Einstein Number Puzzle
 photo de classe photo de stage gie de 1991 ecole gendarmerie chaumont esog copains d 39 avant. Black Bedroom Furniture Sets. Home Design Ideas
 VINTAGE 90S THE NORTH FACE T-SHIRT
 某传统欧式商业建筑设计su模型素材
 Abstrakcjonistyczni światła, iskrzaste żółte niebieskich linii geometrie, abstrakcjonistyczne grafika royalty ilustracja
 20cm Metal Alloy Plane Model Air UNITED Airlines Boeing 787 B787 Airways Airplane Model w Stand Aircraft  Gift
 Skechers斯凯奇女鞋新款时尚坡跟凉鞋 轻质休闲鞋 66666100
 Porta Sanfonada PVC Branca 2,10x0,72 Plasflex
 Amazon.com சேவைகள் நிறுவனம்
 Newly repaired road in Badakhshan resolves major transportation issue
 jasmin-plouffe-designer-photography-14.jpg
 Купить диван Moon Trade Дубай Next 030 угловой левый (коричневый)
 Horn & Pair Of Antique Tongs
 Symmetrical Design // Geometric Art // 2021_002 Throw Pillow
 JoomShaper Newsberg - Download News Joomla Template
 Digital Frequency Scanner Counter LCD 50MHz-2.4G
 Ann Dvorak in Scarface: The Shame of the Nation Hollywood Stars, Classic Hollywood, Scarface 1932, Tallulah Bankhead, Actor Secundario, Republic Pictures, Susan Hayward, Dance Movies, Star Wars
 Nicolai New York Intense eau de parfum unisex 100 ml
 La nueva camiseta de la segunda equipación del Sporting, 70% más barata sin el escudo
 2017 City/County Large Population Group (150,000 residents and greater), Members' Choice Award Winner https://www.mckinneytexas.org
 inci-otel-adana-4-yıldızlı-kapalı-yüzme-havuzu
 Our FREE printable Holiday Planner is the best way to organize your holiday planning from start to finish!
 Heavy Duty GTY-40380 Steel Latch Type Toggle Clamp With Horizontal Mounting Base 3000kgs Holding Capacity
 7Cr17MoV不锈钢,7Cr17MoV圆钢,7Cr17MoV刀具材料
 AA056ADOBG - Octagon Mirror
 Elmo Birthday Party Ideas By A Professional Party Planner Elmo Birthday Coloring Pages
────────
» TASK TO CARRY OUT
Begin with the first line of the records and reproduce each line as is, ending with the line that holds "Abstrakcjonistyczni światła, iskrzaste".

» SOLUTION TO THE EXERCISE
Einstein Number Puzzle
 photo de classe photo de stage gie de 1991 ecole gendarmerie chaumont esog copains d 39 avant. Black Bedroom Furniture Sets. Home Design Ideas
 VINTAGE 90S THE NORTH FACE T-SHIRT
 某传统欧式商业建筑设计su模型素材
 Abstrakcjonistyczni światła, iskrzaste żółte niebieskich linii geometrie, abstrakcjonistyczne grafika royalty ilustracja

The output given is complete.